Review – Sonic Frontiers
As a kid, Sonic was the greatest. Mario was for nerds, and real gamers preached the way of the Blue Blur. Sadly, reality didn’t agree and Nintendo’s Mario emerged the victor of gaming’s bloodiest console war, absolutely crushing Sega and Sonic under his brown heel. Ever since then we’ve been subjected to terrible Sonic games, each one making a mockery of a gaming icon’s legacy. Even the bright light of Sonic Mania was dimmed by the subsequent release of Sonic Forces. But that was all set to change. Sonic Frontiers was going to be Sonic’s return to glory, his return ticket to the big leagues. Sonic Team came SO CLOSE to pulling that off that it physically hurts how monotonous and disappointing this game ultimately is. We deserved better.
Sonic Frontiers has been called a Breath of the Wild ripoff, which it both is and isn’t. On one hand the open world design, minimalistic overworld music, and focus on non linearity is clearly inspired by Nintendo’s magnum opus. But in many surprising ways, it also isn’t. For one thing, BotW had simple RPG mechanics and a streamlined progression system. Sonic Frontiers, on the other hand, has way too many unique currencies and a leveling system with a skill tree. A chief criticism of BotW was how it changed up the formula, whereas Sonic Frontiers’ traditional levels are far and away the best part of the game. With a little bit of tuning and polish, this could have been the perfect blend of past and present. It isn’t, but damn could it have been.

# Dataset excerpt:
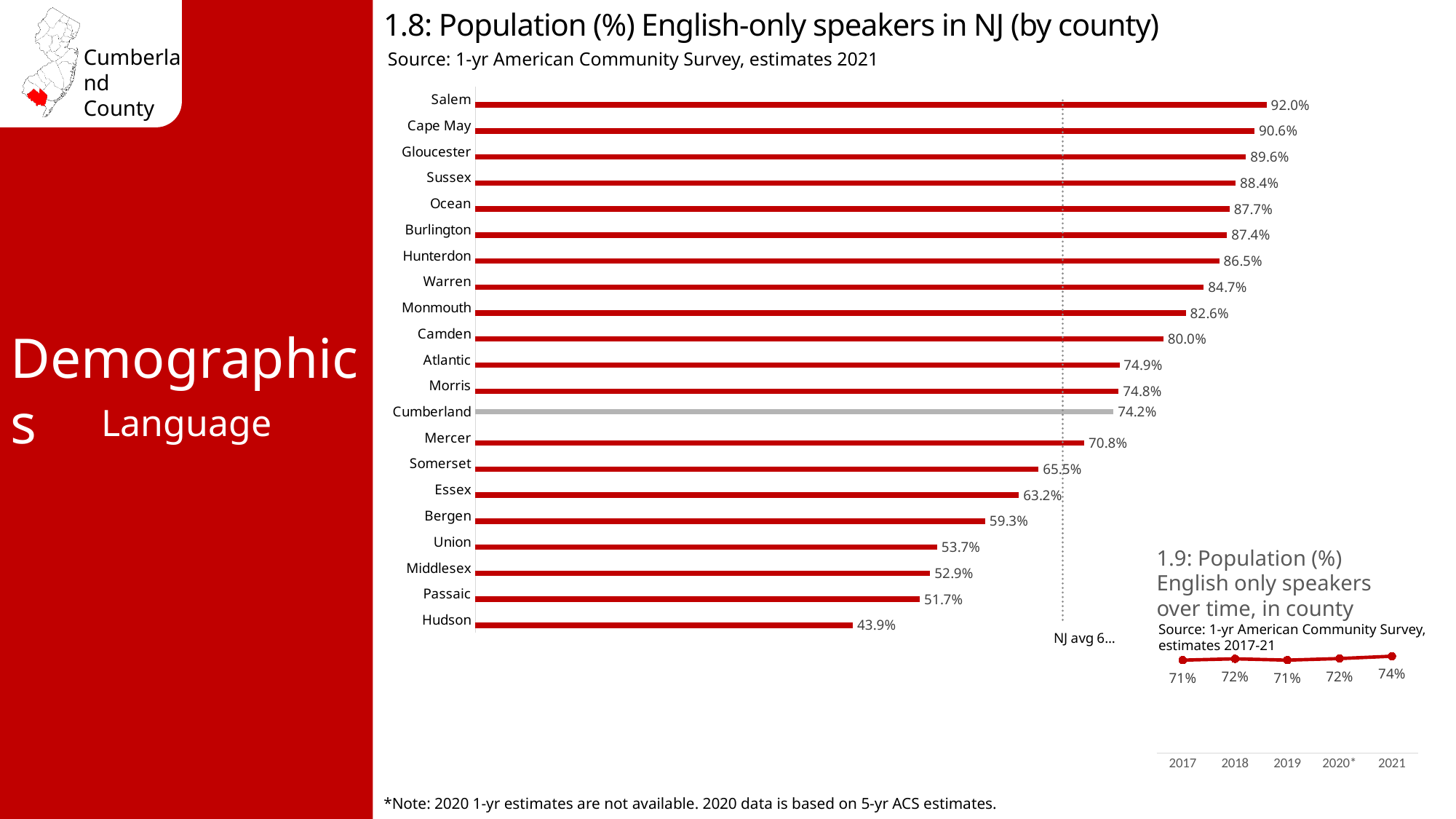
In chart 1.8, which county has the highest percentage of English-only speakers? Salem In chart 1.8, what is the difference between the values for Salem and Hudson? 48.1% In chart 1.8, what is the value for Hudson? 43.9% In chart 1.8, which county has the lowest percentage of English-only speakers? Hudson In chart 1.8, which bar is coloured grey instead of red? Cumberland In chart 1.8, how many counties are shown? 21 In chart 1.8, what is the value for Bergen? 59.3% In chart 1.8, what is the value for Cumberland? 74.2% In chart 1.9, how many years are plotted? 5 In chart 1.9, what is the value for 2021? 74% In chart 1.8, which is larger, the value for Camden or the value for Mercer? Camden What kind of chart is chart 1.8? Bar chart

# Exercise requirements:
#1 Please print the part of the Sonic Frontiers review starting with "Review – Sonic" and going on through "We deserved better.".
#2 Carry the Sonic Frontiers review forward from its last sentence.
The data has no role in this exercise.

# Answers by item number:
#1
Review – Sonic Frontiers
As a kid, Sonic was the greatest. Mario was for nerds, and real gamers preached the way of the Blue Blur. Sadly, reality didn’t agree and Nintendo’s Mario emerged the victor of gaming’s bloodiest console war, absolutely crushing Sega and Sonic under his brown heel. Ever since then we’ve been subjected to terrible Sonic games, each one making a mockery of a gaming icon’s legacy. Even the bright light of Sonic Mania was dimmed by the subsequent release of Sonic Forces. But that was all set to change. Sonic Frontiers was going to be Sonic’s return to glory, his return ticket to the big leagues. Sonic Team came SO CLOSE to pulling that off that it physically hurts how monotonous and disappointing this game ultimately is. We deserved better.

#2
Sonic Frontiers opens with Sonic, Tails, and Amy flying around on an airplane. Then plot stuff happens and everyone is thrown into the Cyberverse. Sonic ends up in a Green Hills Zone level, which after completion boots you from the Cyberverse and onto the Starfall Islands. The Starfall Islands are made up of five open areas, which are the frontiers you’ll be exploring. As you explore you’ll discover your friends, old enemies, and a bunch of ridiculous anime nonsense you’ll struggle to understand and struggle even harder to care about. If you’re like me, you’ll ultimately fail to do either. Following the success of the Sonic movies, I don’t understand why Sonic Team thought this was the kind of story and characterization Sonic fans wanted. But this is what we got, and I’m sure someone enjoyed it. Possibly.
Still, the story and characterization were the least of my problems. While sure, I found the narrative and dialogue bewildering (to say nothing of the voice acting), gameplay is king. At the beginning, things were looking good. The opening Green Hills level you start off in really shows how well Sonic can move. The controls are a little floaty and a touch imprecise I’ll admit, but they work. Given this is a Sonic game, working is its own miracle. I was so engrossed I made sure to S-Rank the mission before I moved on, I was genuinely enjoyed myself. My first explorative boosts into Ares Island were much the same. I was optimistic, hopeful, and kind of impressed. Then the open-world part of Sonic Frontiers kicked in.
When people talk about copy and pasting in gaming, Sonic Frontiers is the game they’re thinking of. It features every excess of the formula. It makes every easily missed mistake possible. Plus, it does so while being quite ugly, suffering from frame rate drops and stuttering, and topped off by loads of pop-in. Even worse, the combat is so boring. The actual system and mechanics are fine, if a bit overcomplicated for a Sonic game. But the poor enemy AI and design make it all worthless because it’s such an easily exploitable system. Which I suppose is better then making combat a core part of the gameplay loop, but you have to wonder if any of this was even needed? A thought that extends to much of the game.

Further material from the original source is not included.